Es wird 1844 und am 8.1. werden MH und seine Freundin Anna Maria Gruber im Wirtshaus zu Heitzelsberg gesehen und auch, dass sie anschließend in Richtung der "Bleiche" gingen, wo sie die Wäschestücke des Bauern Josef Schreiner entwendeten, die dort frei in der Sonne lagen. Bereits eine Viertelstunde nach der Beobachtung des Paares wurde der Diebstahl entdeckt. Aufgrund des Wertes der Waren wird dieser Diebstahl bereits als Verbrechen eingestuft.

In der Nacht vom 21. auf den 22. Juni 1844 kommt es zu einem Einbruch beim Metzger Wolfgang Zachmann in Grafenwiesen. Im Nachgang zu diesem Einbruch kam es fast zu einem Aufgriff.

Am 23. Juni d.
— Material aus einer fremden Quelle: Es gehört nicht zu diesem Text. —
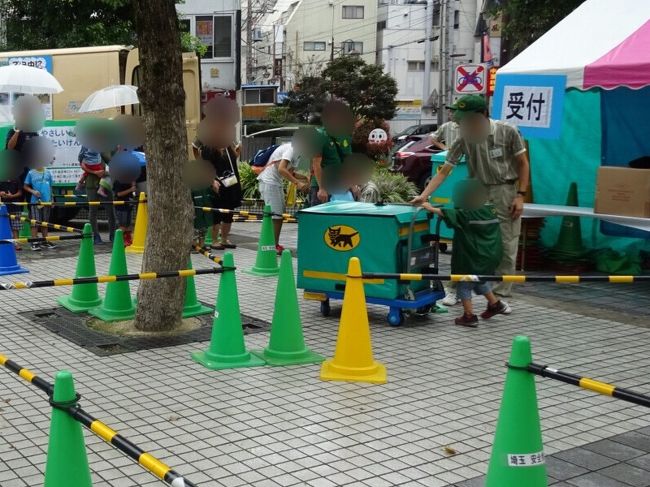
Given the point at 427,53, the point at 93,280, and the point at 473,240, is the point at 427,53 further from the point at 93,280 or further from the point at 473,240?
the point at 93,280

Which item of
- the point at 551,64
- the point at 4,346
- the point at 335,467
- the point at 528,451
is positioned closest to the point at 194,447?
the point at 335,467

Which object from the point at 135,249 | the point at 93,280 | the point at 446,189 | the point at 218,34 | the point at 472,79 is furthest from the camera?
the point at 218,34

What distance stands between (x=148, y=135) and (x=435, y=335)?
2908 millimetres

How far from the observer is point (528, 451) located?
3.26 m

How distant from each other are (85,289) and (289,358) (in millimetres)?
2649

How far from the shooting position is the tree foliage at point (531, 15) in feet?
49.8

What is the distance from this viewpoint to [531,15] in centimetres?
1569

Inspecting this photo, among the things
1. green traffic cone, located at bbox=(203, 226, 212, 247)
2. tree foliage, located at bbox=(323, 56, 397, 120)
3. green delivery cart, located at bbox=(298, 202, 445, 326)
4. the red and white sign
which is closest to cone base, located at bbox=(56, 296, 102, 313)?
green delivery cart, located at bbox=(298, 202, 445, 326)

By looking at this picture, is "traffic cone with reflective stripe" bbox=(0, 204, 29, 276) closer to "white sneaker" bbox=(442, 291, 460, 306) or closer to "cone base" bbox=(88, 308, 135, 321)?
"cone base" bbox=(88, 308, 135, 321)

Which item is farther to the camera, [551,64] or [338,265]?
[551,64]

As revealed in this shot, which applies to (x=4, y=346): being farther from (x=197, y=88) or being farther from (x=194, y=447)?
(x=197, y=88)

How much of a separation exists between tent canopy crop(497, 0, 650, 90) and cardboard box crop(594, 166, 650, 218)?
105 centimetres

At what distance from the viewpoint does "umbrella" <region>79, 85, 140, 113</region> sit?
11.9 meters

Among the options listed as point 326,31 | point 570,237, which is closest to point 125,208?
point 570,237
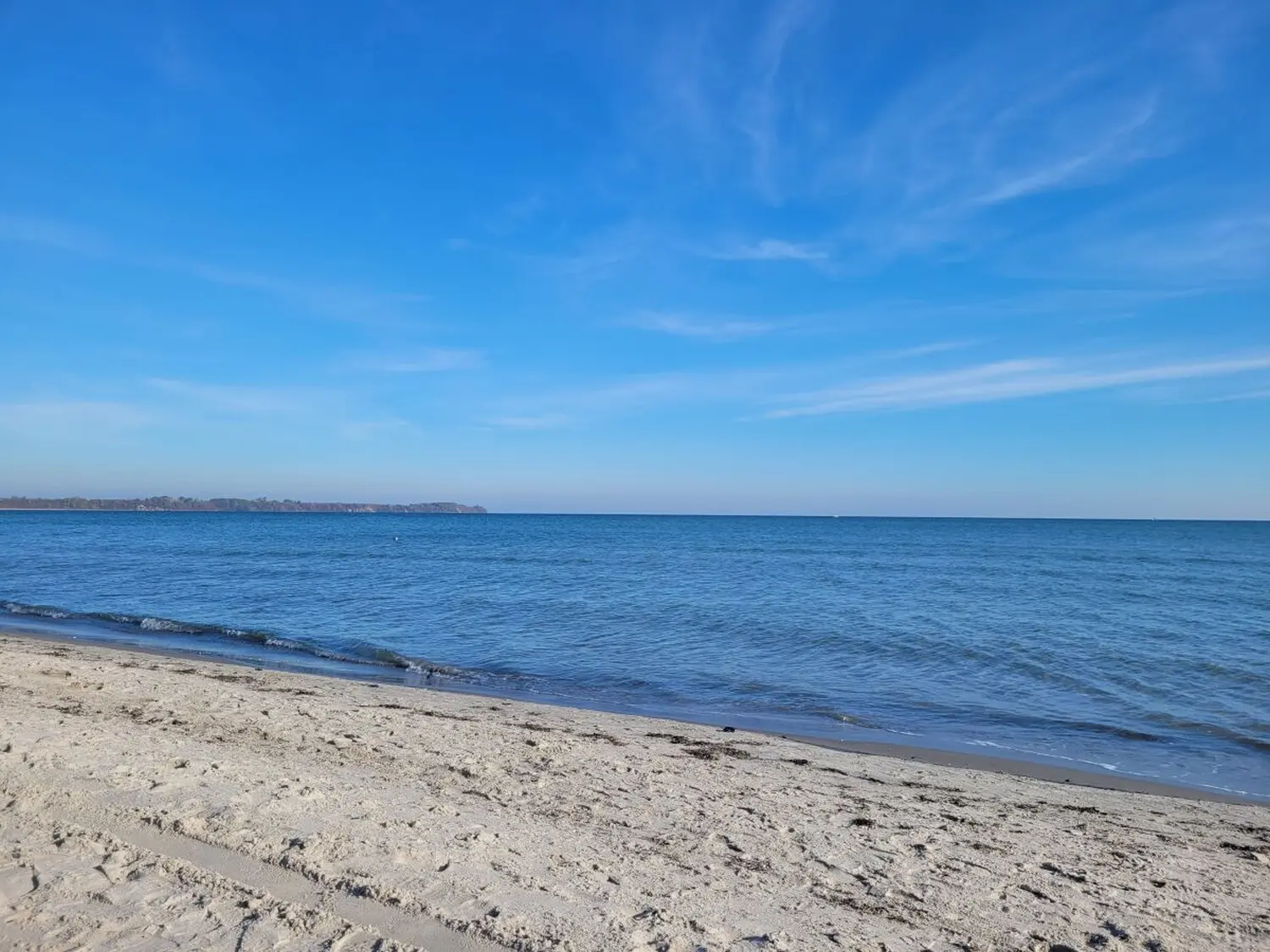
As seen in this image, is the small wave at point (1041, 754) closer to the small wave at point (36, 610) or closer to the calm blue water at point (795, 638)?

Jhrs traff eine Gendarmerie=Patrouille beim sogenannten Bergpritzl den flüchtigen Verbrecher Michael Heigl und dessen Concubine, die durch die Flucht entkamen.
Man fand eine ziemliche Quantität Schaffleck daselbst vor nebst anderen Effekten. Kein Zweifel, daß sie von den dem erwähnten Metzger entwendeten Schafhammeln herrühren u. Heigl den Diebstahl verübte. Beruht auf der Vernehmung des Heigl"

Detail aus der Uraufnahmenkarte ca. um 1831 aus Bayernatlas.de
Hier das Laumerhaus und der "Bergpritzl" beide Anwesen stehen auch für die "Wohnstätten" der Therese Pritzl, heutzutage genannt die "Roude Res"

Am 28. Juni 1844, also nur wenige Tage später, nutzt MH erneut die günstige Gelegenheit und schnappt sich in der Sonne zur Bleiche ausgebreitete Leinwandstücke. Interessant an dieser Sache ist besonders der Hinweis der Staatsanwaltschaft, dass solch einem Diebstahl als erschwerend angesehen werde, weil diese "Gegenstände unter einem besonderen Schutz des Gesetzes stünden." Der Geschädigte war der Bauer Paul Schlamminger aus Bärndorf.
Ein Tatzeuge beschrieb den Täter mit so genauen Einzelheiten, dass es keinen Zweifel darüber gab, dass es MH gewesen war, da "insbesonders diese Person im Gesicht zerkratzt war, und Heigl kurz zuvor bei einem rencontre mit dem Gerichtsdiensersgehilfen Stangl solche Gesichtsverletzungen erhalten hatte. Die Weibsperson glich der am 29. Juli d Jrs. eingelieferten Anna Maria Gruber."
Zusätzlicher Hinweis in den Akten : "Beruht auf seiner Habhaftwerdung beziehungsweise Vernehmung. Anna Maria Gruber befand sich also nun - zeitweise - in Polizeigewahrsam

"Diebstahl mit Einbruch - an sich Verbrechen - dem Betrage nach Vergehen 14 fl 34 xr zum Schaden der Bauerswittwe Walburga Weiß von Arndorf verübt am 15. Juli".
Überführt wurde MH in diesem Falle dadurch, dass die Mutter seiner Geliebten mit den entwendeten "Gegenständen" gesehen wurde.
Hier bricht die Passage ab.